▶ **Dataset entries**:
------------------------------------------------------------------------

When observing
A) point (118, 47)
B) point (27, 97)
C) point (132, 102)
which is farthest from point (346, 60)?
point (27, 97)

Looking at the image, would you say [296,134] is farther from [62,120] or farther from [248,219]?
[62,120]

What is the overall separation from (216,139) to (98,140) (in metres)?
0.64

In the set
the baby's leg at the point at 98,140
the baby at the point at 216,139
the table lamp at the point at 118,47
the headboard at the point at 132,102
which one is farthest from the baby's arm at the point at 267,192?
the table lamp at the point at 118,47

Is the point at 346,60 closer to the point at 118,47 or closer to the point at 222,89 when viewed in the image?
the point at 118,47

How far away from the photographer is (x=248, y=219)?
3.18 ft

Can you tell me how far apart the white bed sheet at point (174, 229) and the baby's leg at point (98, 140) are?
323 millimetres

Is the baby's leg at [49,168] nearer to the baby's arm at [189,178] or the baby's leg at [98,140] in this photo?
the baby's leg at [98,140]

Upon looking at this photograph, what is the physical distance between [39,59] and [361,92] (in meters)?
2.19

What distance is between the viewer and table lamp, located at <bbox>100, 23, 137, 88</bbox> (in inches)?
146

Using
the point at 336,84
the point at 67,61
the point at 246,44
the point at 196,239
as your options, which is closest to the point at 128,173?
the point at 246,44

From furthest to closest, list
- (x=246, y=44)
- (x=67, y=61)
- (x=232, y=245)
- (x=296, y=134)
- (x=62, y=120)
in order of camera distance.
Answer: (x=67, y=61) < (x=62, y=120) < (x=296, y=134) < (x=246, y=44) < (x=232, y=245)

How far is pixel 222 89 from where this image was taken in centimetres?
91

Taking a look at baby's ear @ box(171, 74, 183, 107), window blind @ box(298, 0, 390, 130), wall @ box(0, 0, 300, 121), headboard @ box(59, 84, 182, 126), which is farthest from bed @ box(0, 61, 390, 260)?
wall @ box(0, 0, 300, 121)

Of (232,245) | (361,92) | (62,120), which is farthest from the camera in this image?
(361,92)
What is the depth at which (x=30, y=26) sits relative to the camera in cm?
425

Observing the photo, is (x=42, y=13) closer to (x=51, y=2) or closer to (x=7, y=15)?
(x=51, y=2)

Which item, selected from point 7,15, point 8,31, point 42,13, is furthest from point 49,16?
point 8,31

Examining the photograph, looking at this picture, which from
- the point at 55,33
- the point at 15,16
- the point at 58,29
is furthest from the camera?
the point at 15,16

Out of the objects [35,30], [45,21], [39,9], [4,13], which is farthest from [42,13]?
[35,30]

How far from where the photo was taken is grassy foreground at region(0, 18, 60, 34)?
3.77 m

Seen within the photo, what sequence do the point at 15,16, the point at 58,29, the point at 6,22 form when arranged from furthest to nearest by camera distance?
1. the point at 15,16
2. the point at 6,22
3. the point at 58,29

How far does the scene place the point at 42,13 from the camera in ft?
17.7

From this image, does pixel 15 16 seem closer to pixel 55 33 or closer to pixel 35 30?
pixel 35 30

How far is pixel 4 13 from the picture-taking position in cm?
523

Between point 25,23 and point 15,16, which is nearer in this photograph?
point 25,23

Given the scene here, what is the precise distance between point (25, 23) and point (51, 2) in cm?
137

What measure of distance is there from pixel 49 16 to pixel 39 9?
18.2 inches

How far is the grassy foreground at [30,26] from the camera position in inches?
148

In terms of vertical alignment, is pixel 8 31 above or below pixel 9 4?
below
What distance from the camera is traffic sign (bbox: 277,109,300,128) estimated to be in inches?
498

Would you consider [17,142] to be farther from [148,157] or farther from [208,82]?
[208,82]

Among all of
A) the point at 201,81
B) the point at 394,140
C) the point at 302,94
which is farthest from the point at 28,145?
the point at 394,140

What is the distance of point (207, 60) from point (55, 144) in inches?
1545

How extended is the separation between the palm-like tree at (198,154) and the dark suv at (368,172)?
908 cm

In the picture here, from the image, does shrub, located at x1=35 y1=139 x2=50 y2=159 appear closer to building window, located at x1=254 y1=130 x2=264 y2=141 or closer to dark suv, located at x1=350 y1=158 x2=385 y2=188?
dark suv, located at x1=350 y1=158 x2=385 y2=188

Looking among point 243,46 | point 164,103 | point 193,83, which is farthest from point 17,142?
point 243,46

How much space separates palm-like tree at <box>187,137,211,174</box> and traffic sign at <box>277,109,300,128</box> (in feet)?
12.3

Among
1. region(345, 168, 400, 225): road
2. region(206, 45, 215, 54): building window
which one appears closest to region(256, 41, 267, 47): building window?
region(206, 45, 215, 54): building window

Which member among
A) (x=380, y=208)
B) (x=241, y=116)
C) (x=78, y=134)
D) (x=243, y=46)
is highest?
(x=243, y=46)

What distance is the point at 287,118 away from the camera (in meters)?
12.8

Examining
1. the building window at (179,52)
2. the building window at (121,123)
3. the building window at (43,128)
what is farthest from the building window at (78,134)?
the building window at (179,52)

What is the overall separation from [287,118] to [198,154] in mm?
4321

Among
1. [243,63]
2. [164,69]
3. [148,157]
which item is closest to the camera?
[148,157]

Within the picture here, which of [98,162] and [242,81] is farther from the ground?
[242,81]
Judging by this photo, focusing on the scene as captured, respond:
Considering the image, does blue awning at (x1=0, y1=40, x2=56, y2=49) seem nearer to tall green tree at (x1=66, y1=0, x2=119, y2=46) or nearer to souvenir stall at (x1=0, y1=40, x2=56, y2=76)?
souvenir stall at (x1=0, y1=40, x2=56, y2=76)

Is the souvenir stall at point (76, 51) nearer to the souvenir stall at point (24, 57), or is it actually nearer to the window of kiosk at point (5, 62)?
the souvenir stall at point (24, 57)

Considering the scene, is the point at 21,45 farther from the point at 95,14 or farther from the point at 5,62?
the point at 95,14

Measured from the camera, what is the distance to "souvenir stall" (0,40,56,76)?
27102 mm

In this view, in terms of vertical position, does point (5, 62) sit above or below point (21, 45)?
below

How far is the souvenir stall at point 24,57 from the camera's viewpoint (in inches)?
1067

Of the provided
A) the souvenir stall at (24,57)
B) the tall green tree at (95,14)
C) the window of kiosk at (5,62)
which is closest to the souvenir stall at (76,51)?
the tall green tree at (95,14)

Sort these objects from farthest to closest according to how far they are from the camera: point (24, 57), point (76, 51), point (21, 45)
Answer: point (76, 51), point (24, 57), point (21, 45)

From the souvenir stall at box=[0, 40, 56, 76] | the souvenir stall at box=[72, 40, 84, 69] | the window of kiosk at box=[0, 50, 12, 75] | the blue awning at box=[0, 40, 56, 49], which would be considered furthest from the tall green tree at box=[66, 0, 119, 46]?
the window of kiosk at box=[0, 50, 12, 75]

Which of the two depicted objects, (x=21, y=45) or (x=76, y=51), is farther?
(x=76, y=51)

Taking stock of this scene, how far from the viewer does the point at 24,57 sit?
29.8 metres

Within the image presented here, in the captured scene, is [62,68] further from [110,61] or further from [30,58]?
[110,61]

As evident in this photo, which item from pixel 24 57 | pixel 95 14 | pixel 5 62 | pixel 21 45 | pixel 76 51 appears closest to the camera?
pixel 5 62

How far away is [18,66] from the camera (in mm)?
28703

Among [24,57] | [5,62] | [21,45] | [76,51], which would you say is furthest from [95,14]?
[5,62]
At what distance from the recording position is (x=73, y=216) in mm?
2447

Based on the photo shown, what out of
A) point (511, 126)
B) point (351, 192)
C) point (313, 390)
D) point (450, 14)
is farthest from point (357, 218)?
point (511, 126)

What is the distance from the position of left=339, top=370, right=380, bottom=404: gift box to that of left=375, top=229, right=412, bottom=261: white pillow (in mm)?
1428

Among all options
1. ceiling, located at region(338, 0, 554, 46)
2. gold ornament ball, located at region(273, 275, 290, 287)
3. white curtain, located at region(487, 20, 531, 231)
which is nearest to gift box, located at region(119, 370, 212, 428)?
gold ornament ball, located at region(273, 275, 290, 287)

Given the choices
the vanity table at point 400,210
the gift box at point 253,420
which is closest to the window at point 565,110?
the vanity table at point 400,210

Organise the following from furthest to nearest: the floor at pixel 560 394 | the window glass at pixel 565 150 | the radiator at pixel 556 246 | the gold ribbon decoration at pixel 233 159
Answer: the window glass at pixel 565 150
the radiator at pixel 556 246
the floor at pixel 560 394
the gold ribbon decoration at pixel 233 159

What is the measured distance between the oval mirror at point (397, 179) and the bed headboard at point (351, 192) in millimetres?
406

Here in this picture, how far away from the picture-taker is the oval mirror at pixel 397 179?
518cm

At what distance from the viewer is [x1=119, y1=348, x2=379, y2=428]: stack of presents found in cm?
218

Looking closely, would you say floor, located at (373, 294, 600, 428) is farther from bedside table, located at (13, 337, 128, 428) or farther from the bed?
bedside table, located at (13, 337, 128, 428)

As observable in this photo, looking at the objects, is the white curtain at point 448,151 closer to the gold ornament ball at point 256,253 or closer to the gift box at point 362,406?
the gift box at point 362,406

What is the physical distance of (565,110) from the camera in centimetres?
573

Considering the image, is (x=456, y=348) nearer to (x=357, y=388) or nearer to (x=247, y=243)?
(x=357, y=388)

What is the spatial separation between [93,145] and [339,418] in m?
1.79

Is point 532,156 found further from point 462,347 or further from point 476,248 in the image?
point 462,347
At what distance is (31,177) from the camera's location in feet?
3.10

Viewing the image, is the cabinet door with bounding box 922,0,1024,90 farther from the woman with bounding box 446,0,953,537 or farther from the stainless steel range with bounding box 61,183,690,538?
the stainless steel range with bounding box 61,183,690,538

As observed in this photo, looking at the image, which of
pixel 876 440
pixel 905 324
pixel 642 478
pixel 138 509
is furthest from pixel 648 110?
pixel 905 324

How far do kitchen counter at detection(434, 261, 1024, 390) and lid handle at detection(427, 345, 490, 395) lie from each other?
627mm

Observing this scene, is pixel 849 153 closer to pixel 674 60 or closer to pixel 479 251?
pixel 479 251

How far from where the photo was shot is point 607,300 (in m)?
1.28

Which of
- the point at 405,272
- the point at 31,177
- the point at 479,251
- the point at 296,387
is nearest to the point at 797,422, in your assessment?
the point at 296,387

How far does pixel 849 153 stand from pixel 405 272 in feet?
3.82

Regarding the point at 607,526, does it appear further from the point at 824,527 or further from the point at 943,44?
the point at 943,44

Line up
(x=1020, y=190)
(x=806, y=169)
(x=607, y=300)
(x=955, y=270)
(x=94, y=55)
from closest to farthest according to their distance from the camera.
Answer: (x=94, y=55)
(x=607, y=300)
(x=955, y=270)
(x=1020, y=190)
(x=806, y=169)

------------------------------------------------------------------------

▶ **Set problem**: Reproduce the data without alteration, from the line with "Considering the scene, is" to the line with "Answer: point (76, 51), point", including both of those lines.

▶ **Response**:
Considering the scene, is the point at 21,45 farther from the point at 95,14 or farther from the point at 5,62?
the point at 95,14

Measured from the camera, what is the distance to "souvenir stall" (0,40,56,76)?
27102 mm

In this view, in terms of vertical position, does point (5, 62) sit above or below point (21, 45)?
below

How far is the souvenir stall at point 24,57 from the camera's viewpoint (in inches)?
1067

Of the provided
A) the souvenir stall at (24,57)
B) the tall green tree at (95,14)
C) the window of kiosk at (5,62)
which is closest to the souvenir stall at (76,51)?
the tall green tree at (95,14)

Sort these objects from farthest to closest according to how far they are from the camera: point (24, 57), point (76, 51), point (21, 45)
Answer: point (76, 51), point (24, 57), point (21, 45)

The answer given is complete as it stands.